*Records for the exercise:*
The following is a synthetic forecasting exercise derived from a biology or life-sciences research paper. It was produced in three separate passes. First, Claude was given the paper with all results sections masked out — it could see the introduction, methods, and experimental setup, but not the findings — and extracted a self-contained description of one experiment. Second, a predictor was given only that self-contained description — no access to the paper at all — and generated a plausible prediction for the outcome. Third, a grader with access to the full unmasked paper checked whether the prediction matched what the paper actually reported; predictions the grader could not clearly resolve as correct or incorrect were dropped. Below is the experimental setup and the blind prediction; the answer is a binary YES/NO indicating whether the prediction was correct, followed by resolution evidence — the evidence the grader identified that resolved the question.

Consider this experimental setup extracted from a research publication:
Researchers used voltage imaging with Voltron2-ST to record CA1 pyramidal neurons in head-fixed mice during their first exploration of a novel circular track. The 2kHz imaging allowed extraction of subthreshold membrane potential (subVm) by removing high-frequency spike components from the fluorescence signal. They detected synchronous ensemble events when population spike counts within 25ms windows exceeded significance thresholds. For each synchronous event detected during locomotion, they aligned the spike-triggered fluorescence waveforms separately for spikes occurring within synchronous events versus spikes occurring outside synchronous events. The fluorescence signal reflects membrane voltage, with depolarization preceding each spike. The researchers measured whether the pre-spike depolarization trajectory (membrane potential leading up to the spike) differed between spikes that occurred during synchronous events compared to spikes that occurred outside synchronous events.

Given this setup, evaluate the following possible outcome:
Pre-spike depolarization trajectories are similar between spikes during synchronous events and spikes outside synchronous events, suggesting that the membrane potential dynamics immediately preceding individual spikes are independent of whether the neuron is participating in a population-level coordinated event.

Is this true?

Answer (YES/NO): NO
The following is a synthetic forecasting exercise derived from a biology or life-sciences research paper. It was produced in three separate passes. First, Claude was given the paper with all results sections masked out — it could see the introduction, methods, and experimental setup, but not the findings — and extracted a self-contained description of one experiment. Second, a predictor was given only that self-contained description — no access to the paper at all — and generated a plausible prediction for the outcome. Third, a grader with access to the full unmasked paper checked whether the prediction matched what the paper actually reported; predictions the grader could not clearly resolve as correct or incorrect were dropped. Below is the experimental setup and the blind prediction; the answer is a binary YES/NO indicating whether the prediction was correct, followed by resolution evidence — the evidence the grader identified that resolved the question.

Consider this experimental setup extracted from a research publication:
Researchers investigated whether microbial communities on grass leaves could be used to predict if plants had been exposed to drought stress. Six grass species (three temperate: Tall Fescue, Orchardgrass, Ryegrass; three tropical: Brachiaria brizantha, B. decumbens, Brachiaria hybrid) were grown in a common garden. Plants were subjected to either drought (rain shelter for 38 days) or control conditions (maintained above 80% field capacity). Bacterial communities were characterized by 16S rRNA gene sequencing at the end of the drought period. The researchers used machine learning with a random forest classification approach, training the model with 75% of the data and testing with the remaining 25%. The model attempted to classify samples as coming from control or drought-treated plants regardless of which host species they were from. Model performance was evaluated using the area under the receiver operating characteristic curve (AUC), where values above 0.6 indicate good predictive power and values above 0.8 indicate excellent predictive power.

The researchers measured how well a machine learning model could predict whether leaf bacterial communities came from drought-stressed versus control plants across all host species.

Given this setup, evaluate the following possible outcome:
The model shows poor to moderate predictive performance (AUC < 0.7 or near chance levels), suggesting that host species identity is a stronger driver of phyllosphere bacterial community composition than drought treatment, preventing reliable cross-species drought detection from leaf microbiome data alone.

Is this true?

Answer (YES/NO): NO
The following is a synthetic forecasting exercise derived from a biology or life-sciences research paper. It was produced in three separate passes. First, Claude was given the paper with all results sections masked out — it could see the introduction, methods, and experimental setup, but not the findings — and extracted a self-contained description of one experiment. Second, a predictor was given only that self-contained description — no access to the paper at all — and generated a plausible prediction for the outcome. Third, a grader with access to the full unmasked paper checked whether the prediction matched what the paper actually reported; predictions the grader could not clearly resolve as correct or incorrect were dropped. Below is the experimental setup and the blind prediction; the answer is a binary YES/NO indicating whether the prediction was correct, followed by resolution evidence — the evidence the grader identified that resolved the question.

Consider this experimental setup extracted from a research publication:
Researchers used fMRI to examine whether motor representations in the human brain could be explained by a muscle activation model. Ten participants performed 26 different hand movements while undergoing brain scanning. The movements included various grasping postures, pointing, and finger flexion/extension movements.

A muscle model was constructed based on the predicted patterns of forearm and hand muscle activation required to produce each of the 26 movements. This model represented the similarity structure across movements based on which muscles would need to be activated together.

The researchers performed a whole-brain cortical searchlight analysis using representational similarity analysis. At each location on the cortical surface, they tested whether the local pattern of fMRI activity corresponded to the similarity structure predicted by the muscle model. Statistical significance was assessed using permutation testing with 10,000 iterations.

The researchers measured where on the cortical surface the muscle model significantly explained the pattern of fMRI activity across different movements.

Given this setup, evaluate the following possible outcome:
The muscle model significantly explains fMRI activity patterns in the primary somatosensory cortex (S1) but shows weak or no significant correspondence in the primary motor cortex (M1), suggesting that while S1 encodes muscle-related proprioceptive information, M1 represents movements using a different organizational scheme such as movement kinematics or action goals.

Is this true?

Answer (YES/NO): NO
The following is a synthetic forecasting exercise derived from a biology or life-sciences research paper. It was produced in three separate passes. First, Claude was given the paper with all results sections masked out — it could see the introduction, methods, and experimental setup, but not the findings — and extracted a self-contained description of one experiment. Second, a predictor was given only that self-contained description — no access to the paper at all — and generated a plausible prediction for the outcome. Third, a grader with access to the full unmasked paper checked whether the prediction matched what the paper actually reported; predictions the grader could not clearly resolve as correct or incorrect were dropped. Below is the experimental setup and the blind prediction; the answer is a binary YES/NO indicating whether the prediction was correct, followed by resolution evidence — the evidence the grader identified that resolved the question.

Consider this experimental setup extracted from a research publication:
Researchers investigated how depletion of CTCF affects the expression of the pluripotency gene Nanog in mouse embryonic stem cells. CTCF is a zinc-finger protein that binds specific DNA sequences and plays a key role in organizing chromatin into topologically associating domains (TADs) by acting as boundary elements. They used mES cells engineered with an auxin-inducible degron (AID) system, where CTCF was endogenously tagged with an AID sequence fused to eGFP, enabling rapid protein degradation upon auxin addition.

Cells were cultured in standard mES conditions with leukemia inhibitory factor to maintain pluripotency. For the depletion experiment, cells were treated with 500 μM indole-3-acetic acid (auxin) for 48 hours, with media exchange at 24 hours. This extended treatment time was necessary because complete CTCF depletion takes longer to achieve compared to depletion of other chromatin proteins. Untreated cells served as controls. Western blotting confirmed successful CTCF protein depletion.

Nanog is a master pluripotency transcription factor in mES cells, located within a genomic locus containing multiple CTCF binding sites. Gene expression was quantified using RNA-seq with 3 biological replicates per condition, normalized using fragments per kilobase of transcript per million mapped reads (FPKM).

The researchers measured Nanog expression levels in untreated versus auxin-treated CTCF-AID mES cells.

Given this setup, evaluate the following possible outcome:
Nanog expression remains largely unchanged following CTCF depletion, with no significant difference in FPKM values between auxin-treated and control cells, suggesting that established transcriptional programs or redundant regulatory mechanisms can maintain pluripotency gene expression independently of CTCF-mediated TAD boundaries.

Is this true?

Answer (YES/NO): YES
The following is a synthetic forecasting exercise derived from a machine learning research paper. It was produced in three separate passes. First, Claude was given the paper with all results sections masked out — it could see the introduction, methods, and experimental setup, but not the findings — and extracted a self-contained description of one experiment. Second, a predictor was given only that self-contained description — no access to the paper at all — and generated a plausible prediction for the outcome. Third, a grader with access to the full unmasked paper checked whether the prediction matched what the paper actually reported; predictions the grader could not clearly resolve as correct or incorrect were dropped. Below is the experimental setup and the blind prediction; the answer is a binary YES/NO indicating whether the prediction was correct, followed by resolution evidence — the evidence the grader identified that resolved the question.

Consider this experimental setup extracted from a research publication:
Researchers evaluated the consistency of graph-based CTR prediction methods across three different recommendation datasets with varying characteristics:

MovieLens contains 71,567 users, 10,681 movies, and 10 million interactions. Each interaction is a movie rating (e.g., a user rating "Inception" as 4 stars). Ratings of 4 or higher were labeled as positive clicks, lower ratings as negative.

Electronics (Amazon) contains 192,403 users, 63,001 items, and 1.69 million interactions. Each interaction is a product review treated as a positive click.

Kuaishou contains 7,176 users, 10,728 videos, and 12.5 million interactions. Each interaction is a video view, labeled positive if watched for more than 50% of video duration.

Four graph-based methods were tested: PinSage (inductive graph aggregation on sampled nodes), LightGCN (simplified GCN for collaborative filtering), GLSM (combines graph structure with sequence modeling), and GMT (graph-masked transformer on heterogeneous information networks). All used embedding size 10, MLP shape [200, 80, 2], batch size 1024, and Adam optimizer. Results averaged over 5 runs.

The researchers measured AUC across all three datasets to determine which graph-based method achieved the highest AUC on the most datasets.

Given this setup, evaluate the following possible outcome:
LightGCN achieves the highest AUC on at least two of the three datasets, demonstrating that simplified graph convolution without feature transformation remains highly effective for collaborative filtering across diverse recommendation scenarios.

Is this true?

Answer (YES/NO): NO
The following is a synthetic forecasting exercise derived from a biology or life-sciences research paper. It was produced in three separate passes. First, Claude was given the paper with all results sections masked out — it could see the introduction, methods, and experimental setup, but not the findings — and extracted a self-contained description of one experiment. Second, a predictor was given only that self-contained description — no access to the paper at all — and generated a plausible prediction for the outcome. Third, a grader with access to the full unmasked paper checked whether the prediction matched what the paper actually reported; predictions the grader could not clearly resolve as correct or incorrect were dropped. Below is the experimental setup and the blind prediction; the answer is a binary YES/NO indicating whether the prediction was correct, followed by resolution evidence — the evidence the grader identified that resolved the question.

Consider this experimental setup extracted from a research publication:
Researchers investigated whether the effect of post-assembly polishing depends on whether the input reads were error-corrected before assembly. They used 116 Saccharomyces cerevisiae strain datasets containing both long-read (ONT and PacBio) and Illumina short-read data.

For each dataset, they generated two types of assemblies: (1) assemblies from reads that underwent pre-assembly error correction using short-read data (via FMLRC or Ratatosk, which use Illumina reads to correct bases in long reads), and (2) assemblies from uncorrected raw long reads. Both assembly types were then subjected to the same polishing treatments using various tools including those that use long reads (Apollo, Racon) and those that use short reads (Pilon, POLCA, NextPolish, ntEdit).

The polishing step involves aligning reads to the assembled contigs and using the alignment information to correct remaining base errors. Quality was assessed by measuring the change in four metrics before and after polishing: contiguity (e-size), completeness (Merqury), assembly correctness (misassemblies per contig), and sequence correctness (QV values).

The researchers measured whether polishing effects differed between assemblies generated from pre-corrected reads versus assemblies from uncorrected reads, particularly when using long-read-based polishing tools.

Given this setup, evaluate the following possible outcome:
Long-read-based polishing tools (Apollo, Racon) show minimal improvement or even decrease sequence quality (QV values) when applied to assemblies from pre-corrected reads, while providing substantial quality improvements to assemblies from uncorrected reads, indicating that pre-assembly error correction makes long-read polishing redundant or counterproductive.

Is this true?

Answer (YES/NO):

*Brief:*
Everything from the line containing "Researchers evaluated the" through the line containing "The researchers measured AUC" in the material above should be retyped exactly, both ends included, and nothing more.

*Answer area:*
Researchers evaluated the consistency of graph-based CTR prediction methods across three different recommendation datasets with varying characteristics:

MovieLens contains 71,567 users, 10,681 movies, and 10 million interactions. Each interaction is a movie rating (e.g., a user rating "Inception" as 4 stars). Ratings of 4 or higher were labeled as positive clicks, lower ratings as negative.

Electronics (Amazon) contains 192,403 users, 63,001 items, and 1.69 million interactions. Each interaction is a product review treated as a positive click.

Kuaishou contains 7,176 users, 10,728 videos, and 12.5 million interactions. Each interaction is a video view, labeled positive if watched for more than 50% of video duration.

Four graph-based methods were tested: PinSage (inductive graph aggregation on sampled nodes), LightGCN (simplified GCN for collaborative filtering), GLSM (combines graph structure with sequence modeling), and GMT (graph-masked transformer on heterogeneous information networks). All used embedding size 10, MLP shape [200, 80, 2], batch size 1024, and Adam optimizer. Results averaged over 5 runs.

The researchers measured AUC across all three datasets to determine which graph-based method achieved the highest AUC on the most datasets.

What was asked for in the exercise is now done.